Available Projects - Githubissues

MLEVN / projects

Open set of ideas for machine learning datasets, tasks, applications for projects, research papers and even companies

https://github.com/MLEVN/projects/issues

2 stars 0 forks source link

Available Projects #1

Open Alfo5123 opened 5 years ago

Alfo5123 commented 5 years ago

I was interested in working on the "Overfitting ability of recurrent networks" project for non-image classification task. However, I noticed on the website that there is someone already working on it. Is it possible to work on it on parallel? Or it would be better to tackle another project (I am also interested in "Dataset distillation for other tasks")? Thanks

Hrant-Khachatrian commented 5 years ago

Dear @Alfo5123,

Thanks for your interest. @tatevmejunts is doing an experiment on overfitting with LSTM networks on a sentence classification task as part of her undergrad thesis. I think it is possible to try more models on more tasks and compare the results.

No one is yet working on dataset distillation.

Alfo5123 commented 5 years ago

Thanks for the reply. I am interested in working on the Dataset Distillation project with @marinagomtsian .

Hrant-Khachatrian commented 5 years ago

Perfect. I'd suggest you to read the paper, come up with a more detailed plan for the project, and I think I'll be able to comment on / discuss it

Alfo5123 commented 5 years ago

@Hrant-Khachatrian , we discussed with @marinagomtsian to start with the following plan: 1) Find an NLP task. 2) Search for baseline pre-trained models from the chosen task. 3) Review the author's implementation of "Dataset Distillation" architecture and adapt it to our case. 4) Run several experiments for different settings and tasks (distilled dataset, domain transfer, and adversarial attacks). 5) If possible, provide a better mathematical proof as a lowerbound. We found the actual proof the authors propose is quite simplistic and not very applicable to the neural networks type of architectures used.

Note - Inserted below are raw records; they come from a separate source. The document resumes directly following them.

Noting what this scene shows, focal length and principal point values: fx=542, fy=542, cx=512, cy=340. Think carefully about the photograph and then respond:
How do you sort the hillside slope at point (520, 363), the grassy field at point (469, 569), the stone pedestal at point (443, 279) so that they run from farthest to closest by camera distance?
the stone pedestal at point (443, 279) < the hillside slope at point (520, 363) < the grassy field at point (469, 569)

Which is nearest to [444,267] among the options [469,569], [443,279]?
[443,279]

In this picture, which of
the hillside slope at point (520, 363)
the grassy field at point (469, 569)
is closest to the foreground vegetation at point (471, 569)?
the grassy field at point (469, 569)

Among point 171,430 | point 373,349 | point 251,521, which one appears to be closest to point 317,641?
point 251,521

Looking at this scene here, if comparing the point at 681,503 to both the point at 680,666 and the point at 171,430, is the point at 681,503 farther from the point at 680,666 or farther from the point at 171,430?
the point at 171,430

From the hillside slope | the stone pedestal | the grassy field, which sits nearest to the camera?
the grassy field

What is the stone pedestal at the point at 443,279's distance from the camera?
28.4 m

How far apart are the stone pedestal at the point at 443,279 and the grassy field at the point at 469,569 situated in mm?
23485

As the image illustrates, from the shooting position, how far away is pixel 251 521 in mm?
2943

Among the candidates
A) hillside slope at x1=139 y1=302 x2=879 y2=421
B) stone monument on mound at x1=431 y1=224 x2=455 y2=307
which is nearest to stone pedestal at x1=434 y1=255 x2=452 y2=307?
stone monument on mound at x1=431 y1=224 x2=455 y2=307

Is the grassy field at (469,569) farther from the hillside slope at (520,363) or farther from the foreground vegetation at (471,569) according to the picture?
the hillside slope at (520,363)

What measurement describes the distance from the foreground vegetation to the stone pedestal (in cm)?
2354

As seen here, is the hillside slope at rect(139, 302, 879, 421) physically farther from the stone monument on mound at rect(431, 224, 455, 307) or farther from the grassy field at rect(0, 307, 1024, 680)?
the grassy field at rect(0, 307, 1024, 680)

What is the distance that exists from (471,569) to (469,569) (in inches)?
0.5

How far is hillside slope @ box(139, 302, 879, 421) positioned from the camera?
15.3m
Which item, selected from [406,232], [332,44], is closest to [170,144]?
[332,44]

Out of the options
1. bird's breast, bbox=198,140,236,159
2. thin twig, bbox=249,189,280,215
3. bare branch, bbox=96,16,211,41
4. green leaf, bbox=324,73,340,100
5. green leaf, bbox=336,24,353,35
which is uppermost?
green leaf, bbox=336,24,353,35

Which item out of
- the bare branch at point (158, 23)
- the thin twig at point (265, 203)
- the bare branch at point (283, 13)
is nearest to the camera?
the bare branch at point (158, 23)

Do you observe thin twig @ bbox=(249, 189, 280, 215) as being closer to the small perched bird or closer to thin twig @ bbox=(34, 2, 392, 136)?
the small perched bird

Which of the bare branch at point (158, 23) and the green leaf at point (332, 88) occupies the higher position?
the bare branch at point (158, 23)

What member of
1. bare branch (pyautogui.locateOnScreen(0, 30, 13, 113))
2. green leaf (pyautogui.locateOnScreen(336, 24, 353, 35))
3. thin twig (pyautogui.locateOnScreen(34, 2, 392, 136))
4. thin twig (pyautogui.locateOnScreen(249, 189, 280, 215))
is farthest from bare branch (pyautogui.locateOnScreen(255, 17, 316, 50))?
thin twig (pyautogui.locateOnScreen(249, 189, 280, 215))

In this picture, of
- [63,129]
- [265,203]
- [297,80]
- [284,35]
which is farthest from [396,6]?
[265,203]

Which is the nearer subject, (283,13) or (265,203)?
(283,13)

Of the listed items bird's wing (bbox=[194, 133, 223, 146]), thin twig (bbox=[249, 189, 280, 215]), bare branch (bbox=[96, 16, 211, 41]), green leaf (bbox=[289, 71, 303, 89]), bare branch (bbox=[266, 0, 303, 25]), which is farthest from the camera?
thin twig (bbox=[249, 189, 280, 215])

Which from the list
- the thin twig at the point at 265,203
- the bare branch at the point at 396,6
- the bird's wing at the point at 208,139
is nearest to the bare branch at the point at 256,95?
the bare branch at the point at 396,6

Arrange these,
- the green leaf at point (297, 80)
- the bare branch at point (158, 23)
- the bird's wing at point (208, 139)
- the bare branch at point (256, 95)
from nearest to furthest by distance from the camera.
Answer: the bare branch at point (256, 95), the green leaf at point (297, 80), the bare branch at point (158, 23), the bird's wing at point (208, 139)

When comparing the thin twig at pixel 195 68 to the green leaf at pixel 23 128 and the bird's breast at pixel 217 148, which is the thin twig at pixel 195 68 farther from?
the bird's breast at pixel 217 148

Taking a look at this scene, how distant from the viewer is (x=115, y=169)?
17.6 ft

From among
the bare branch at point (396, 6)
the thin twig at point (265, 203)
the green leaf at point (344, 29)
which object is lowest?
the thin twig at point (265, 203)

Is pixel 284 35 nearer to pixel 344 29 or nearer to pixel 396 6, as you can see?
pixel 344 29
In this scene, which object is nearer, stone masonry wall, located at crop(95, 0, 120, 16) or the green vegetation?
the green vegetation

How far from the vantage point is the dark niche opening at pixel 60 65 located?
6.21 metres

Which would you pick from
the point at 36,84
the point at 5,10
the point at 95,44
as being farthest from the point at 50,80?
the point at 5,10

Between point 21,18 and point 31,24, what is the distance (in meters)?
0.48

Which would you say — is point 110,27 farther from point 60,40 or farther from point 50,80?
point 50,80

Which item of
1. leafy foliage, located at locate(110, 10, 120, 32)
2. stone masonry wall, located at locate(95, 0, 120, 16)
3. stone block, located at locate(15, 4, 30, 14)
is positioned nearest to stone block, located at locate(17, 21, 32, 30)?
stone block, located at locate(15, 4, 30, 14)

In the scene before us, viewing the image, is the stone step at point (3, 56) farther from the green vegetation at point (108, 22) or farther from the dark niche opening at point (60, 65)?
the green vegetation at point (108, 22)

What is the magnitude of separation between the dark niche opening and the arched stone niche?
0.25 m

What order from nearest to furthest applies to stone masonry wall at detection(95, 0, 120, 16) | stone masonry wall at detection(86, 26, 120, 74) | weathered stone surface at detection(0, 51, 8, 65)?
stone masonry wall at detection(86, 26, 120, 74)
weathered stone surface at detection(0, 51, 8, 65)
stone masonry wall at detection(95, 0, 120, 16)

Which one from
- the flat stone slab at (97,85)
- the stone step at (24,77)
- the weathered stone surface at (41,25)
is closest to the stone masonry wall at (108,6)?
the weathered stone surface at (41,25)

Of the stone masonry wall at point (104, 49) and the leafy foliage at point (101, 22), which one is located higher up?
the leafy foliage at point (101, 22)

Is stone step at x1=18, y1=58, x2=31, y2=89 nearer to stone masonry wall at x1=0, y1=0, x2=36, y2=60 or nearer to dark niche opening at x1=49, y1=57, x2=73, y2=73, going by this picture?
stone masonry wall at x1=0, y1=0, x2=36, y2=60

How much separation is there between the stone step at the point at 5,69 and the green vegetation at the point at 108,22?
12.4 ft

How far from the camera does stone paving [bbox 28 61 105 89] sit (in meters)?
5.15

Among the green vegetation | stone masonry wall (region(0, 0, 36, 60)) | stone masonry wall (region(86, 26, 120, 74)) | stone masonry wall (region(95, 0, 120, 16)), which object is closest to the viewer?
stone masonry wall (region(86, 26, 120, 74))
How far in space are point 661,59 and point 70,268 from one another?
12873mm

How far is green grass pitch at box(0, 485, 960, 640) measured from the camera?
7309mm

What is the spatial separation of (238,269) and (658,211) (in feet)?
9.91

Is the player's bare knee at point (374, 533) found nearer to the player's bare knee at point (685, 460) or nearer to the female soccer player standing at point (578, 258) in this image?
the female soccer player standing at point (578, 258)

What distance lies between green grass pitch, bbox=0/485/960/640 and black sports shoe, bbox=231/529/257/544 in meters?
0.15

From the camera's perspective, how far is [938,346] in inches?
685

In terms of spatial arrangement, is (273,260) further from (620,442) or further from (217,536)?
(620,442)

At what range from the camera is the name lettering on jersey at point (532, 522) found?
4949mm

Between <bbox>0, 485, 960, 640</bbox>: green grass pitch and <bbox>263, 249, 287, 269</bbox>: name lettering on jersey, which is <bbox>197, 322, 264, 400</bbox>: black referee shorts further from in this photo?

We created this repository to upload our progress: https://github.com/Alfo5123/Text-Distill

Alfo5123 commented 5 years ago

@Hrant-Khachatrian

I am sorry for the late reply. Although we have not been working during the last months. I would like to stress my interest in continuing and finishing this project. Currently Marina was accepted in a master program and she won't be able to continue working on this, however I have a bad job which gives me enough time to work on the project. We already included in our repository the code for the pre-trained CNN Sentence Classification model, which we will use to distill the dataset.

Thanks for your time and consideration, Sincerely yours, Alfredo

Hrant-Khachatrian commented 5 years ago

Sounds good!